Album Review: C.A. Quintet – A Trip Thru Hell

ca_quintetIt’s likely overstatement to assert that there’s never been another album like C.A. Quintet’s spooky psychedelic masterwork A Trip Thru Hell, but it’s fair to say that the hit parade has never featured anything similar. Released in 1969 on a tiny label called Candy Floss, A Trip Thru Hell sold only locally; fewer than 1000 copies are thought to have been pressed, and those that did sell we bought locally by fans of the Minneapolis band. Original copies do occasionally change hands, but when they do, the prices range from $1500 and up.

There have been several reissues of A Trip Thru Hell, most on relatively small labels with limited distribution. A CD release in the mid 1990s added a dozen bonus tracks, including covers of “Mickey’s Monkey” and “I Put a Spell on You” plus some alternate mixes/takes of album tracks. Eventually each of the reissues went out of print, too.

In 2016 Sundazed Records reissued A Trip Thru Hell, and in keeping with the revered archival label’s approach, that vinyl release is as close to as possible a straight reissue of the LP as released in ’69. Save for a stylized Sundazed logo and the UPC code, the 2016 release looks like a pristine copy of the original. Consider the translucent orange vinyl disc itself as an upgrade to the black-vinyl original.

The music from this obscure group varies widely: The two tracks that bookend the record – the nine-minute “A Trip Thru Hell (Part I)” and a shorter reprise – feature wordless moaning from soprano Toni Crockett. The keyboard textures will be familiar to fans of the Doors and very early Pink Floyd. Doug Reynolds’ organ (either a Vox or Farfisa) conjures no end of spookiness. The band’s regular lead vocalist and songwriter Ken Erwin also turns in some melodic but eerie trumpet that’s miles away from what Herb Alpert was doing.

“Colorado Mourning” bows toward pop convention with its conventional length (two minutes and change) but is otherwise pretty odd stuff, with Erwin’s vocals buried in the mix. Strains of “A Trip Thru Hell” appear near the track’s end.

“Cold Spider” shows the influences of Bob Dylan (lyrical phrasing) as well as something of a jazz sensibility, especially in the nimble, exploratory bass work of Jim Erwin and Rick Johnson’s drumming. Some impassioned yowls add to the track’s unsettling vibe, and when – two minutes in – Tom Pohling lets loose with a gonzo electric guitar solo, the sound veers between heavy psych and avant garde.

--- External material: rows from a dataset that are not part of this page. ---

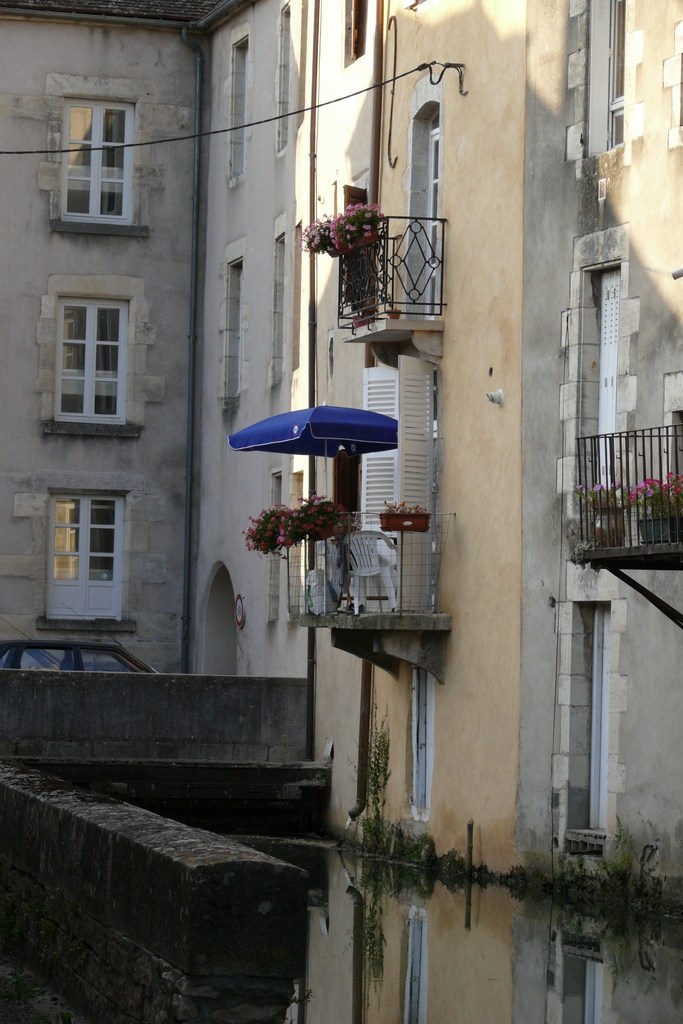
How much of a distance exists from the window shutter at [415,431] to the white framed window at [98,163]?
10.5 meters

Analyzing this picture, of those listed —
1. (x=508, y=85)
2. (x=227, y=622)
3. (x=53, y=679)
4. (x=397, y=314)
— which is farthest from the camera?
(x=227, y=622)

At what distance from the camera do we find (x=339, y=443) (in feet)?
52.5

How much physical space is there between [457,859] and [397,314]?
491 centimetres

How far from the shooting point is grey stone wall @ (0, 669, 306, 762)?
18.3 meters

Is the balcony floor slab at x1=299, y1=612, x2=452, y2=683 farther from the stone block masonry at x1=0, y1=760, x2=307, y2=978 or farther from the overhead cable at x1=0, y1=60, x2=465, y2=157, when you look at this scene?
the stone block masonry at x1=0, y1=760, x2=307, y2=978

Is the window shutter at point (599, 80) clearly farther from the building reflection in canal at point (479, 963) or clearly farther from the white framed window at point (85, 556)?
the white framed window at point (85, 556)

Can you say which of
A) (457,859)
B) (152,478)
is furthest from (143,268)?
(457,859)

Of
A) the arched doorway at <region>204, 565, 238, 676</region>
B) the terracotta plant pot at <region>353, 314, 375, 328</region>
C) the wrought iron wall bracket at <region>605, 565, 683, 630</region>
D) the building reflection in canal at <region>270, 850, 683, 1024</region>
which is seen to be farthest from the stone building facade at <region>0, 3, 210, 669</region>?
the wrought iron wall bracket at <region>605, 565, 683, 630</region>

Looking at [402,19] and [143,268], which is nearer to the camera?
[402,19]

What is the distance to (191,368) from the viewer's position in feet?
82.6

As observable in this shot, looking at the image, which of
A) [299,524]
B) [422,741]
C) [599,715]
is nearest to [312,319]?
[299,524]

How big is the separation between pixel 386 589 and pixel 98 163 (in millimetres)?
11715

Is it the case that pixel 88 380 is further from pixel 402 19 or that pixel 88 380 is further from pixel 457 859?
pixel 457 859

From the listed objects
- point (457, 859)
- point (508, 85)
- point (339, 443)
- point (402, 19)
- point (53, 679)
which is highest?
point (402, 19)
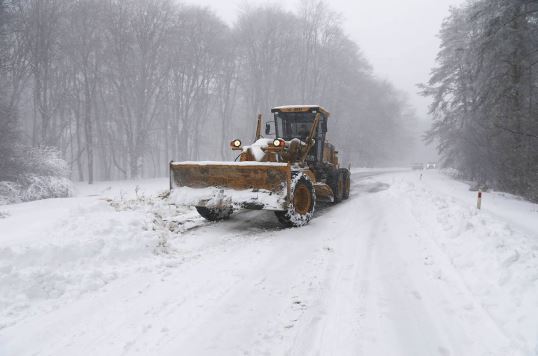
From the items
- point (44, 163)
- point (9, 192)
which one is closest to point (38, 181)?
point (44, 163)

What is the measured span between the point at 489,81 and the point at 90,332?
634 inches

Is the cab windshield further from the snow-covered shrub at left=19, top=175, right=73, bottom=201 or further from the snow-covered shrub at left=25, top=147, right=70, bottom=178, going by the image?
the snow-covered shrub at left=25, top=147, right=70, bottom=178

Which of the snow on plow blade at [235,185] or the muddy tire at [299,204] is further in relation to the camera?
the muddy tire at [299,204]

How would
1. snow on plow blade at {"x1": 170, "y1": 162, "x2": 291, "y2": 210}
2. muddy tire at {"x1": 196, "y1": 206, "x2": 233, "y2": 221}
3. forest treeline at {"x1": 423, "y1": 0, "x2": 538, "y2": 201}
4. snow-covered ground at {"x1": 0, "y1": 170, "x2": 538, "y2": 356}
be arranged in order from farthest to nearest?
forest treeline at {"x1": 423, "y1": 0, "x2": 538, "y2": 201} < muddy tire at {"x1": 196, "y1": 206, "x2": 233, "y2": 221} < snow on plow blade at {"x1": 170, "y1": 162, "x2": 291, "y2": 210} < snow-covered ground at {"x1": 0, "y1": 170, "x2": 538, "y2": 356}

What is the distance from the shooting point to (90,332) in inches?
130

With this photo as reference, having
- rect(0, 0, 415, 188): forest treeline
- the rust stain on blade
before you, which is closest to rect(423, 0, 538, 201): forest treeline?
the rust stain on blade

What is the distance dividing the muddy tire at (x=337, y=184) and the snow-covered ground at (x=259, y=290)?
4.38 m

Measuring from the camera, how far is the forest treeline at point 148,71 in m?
20.6

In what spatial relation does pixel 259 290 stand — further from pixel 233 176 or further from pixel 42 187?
pixel 42 187

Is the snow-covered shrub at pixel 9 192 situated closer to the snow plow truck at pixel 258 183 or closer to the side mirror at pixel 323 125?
the snow plow truck at pixel 258 183

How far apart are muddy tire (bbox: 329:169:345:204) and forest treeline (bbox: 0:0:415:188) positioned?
501 inches

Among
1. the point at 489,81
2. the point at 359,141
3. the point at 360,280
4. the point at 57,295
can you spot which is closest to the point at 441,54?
the point at 489,81

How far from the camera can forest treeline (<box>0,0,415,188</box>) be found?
67.7 feet

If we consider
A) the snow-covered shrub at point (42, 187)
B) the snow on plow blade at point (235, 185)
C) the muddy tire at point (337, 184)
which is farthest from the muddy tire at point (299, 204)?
the snow-covered shrub at point (42, 187)
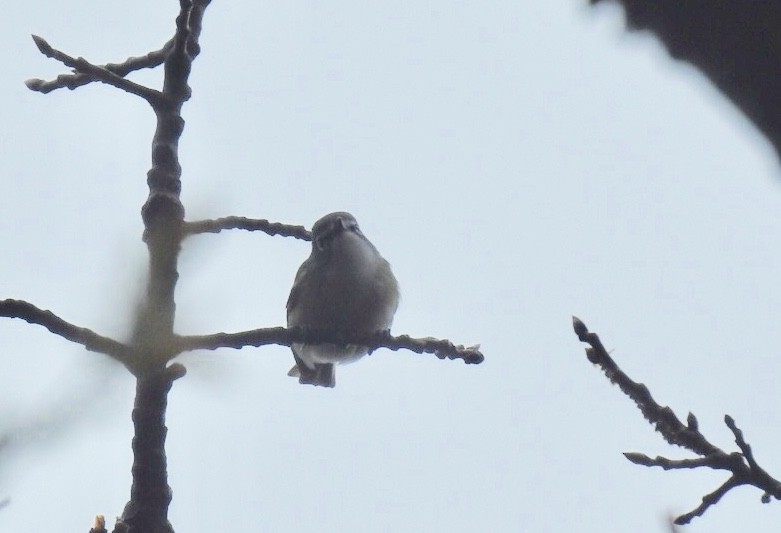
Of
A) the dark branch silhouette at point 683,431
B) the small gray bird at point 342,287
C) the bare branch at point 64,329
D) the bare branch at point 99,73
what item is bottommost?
the dark branch silhouette at point 683,431

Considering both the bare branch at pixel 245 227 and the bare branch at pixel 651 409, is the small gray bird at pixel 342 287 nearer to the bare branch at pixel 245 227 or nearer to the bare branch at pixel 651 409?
the bare branch at pixel 245 227

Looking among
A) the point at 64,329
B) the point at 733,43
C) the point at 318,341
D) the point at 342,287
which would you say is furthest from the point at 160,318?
the point at 342,287

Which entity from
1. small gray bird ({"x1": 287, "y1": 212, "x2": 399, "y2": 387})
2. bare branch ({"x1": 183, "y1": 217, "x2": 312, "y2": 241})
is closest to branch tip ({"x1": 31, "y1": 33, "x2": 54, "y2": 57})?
bare branch ({"x1": 183, "y1": 217, "x2": 312, "y2": 241})

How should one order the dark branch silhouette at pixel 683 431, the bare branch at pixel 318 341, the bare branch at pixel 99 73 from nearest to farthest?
the dark branch silhouette at pixel 683 431 → the bare branch at pixel 318 341 → the bare branch at pixel 99 73

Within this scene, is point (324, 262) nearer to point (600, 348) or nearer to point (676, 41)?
point (600, 348)

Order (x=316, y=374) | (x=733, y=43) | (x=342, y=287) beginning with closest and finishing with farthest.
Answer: (x=733, y=43)
(x=342, y=287)
(x=316, y=374)

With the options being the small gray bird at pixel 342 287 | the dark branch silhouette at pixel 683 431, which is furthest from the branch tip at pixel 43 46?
the small gray bird at pixel 342 287

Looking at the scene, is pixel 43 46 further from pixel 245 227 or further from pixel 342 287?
pixel 342 287
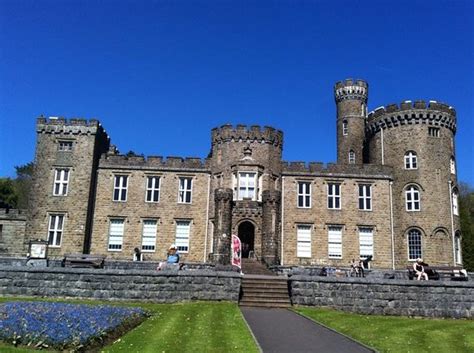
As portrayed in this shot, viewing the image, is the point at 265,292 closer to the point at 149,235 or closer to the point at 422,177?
the point at 149,235

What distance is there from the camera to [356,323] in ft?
55.5

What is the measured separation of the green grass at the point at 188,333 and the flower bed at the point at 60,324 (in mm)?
431

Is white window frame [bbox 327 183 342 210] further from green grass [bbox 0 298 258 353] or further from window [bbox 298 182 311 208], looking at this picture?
green grass [bbox 0 298 258 353]

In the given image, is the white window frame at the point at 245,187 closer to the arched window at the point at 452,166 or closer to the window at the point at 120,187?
the window at the point at 120,187

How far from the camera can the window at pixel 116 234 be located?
37.7 metres

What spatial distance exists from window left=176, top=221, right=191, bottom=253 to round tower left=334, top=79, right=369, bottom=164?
58.2 ft

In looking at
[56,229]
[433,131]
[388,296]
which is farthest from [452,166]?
[56,229]

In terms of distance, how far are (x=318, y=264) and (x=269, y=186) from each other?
7207 millimetres

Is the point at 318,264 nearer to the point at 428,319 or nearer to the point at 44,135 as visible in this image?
the point at 428,319

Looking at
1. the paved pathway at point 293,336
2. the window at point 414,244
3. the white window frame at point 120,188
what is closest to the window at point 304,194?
the window at point 414,244

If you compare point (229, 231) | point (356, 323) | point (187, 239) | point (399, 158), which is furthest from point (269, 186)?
point (356, 323)

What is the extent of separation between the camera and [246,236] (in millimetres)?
38125

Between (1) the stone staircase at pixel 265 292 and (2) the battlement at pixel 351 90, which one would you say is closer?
(1) the stone staircase at pixel 265 292

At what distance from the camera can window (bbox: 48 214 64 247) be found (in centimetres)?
3675
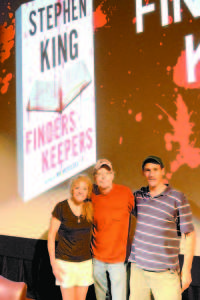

“Underground Music” is a head-snapping musical left turn. Sounding a bit like a demented, druggy rethink of the Association with the Tijuana Brass helping out, the tune is all rubbery, reverbed guitar lines and impossibly catchy call-and-response choruses with vocals and trumpets in dialogue. The song’s solo leans heavily on wah-wah pedaling and fuzztone, and the result is as freaky as pop music got in ’69. In fact, by 1969 this kind of music was already pretty well out of vogue, having seen its period of popularity come and go a year or so earlier. But if one ignores the year of origin, it’s a classic of psychedelia at its finest.

“Sleepy Hollow Lane” is as close as C.A. Quintet would ever come to a conventional pop song. But it’s still not very close; while at times the vocal harmonies evoke mental visions of a quartet in turtleneck sweaters and blazers, the tune’s constantly-shifting time signatures keep the listener delightfully off-balance.

“Smooth as Silk” is anything but. An ambitious tune in which every instrumentalist and vocalist shines, it rocks aggressively. But the sonorous vocals and Ken Erwin’s trumpet (here reminiscent of Love’s Forever Changes) give the song a pop sensibility that balances the darker tone of melody.

The disc’s reprise of “A Trip Thru Hell” closes the record, and starts out with a completely different melody than the opening track. Ken Erwin and Toni Crockett duet an octave apart, and Crockett adds more of her superb high-end wordless warbling. Pohling’s guitar is made to sound a bit like a sitar, and when the main theme briefly appears, it ties things together nicely. A bit of ersatz lounge jazz is only the latest (and last) musical change-up on a wonderfully varied record. Some backwards guitar gives way to a final freakout/noisefest that wraps the album.

Rod Eaton’s blood-toned cover art recalls Hieronymus Bosch, and it’s expertly recreated on this flawless Sundazed reissue. Fans of psychedelia at its darkest likely have this rarity in their CD collections already; this new release allows them to add a faithful reproduction of the original LP to their shelves.